◆ TO DO
Can you carry on the passage about iron tellurides and superconductivity, starting after its final sentence?
═════ EXTRACT ═════
Iron tellurides are gold-free minerals that are chemical cousins to rich g­­old-bearing tellurides—high-grade ores long prized by gold miners. Today, the poorer cousin, iron telluride, is also proving its value, by helping researchers better understand the physics of magnetism and superconductivity, which could lead to faster and more efficient electrical systems and electronic devices.

Certain variants in the iron telluride family have atomic-scale magnetic and electrical properties that cause them to exhibit “antiferromagnetic,” or alternating polarity, magnetism. These mineral’s antiferromagnetic properties are closely tied to their superconducting capabilities (the ability to conduct with little electrical resistance) that appear after scientists replace some of iron telluride’s tellurium ions with selenium ions, a process called “doping,” and lower the temperature toward absolute zero. However, antiferromagnetism in iron telluride is very different from that in iron pnictides, a similar family of materials that also displays superconductivity when doped.
═════ SOURCE MATERIAL ═════
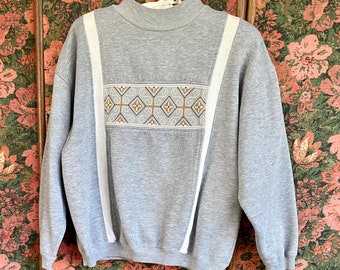 May include: A gray sweatshirt with white stripes and a geometric pattern on the front. The sweatshirt has a crew neck and long sleeves.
═════
◆ ANSWER BELOW
To better understand the differences in the magnetic and superconducting capabilities of these materials, researchers from the University of California–Berkeley employed neutron scattering techniques at the Department of Energy’s (DOE’s) Oak Ridge National Laboratory (ORNL). The experiments were performed on the HB-1A fixed-incident-energy, triple-axis spectrometer (FIE-TAX) beamline at ORNL’s High Flux Isotope Reactor (HFIR), one of the highest-flux reactor-based sources of neutrons for research in the world.

“The holy grail is to identify and understand the fundamental connection between magnetism and superconductivity,” said Yu Song, a researcher at UC–Berkeley. “If we can determine how the magnetic behavior of materials like iron telluride leads to superconducting properties, we can perhaps identify a common mechanism for all superconductivity, even at higher temperatures. This would be a huge advance toward developing more practical and affordable superconducting technologies that could dramatically increase the electrical efficiency of the world’s power systems.”

Instead of doping iron telluride with selenium ions, the researchers used copper ions to create copper-doped, semiconducting samples of the mineral, which the scientists then probed using neutron scattering. Since neutrons are neutral and have a magnetic component, they can penetrate the material and simultaneously interact weakly with the atoms—effectively probing the magnetic order without altering it.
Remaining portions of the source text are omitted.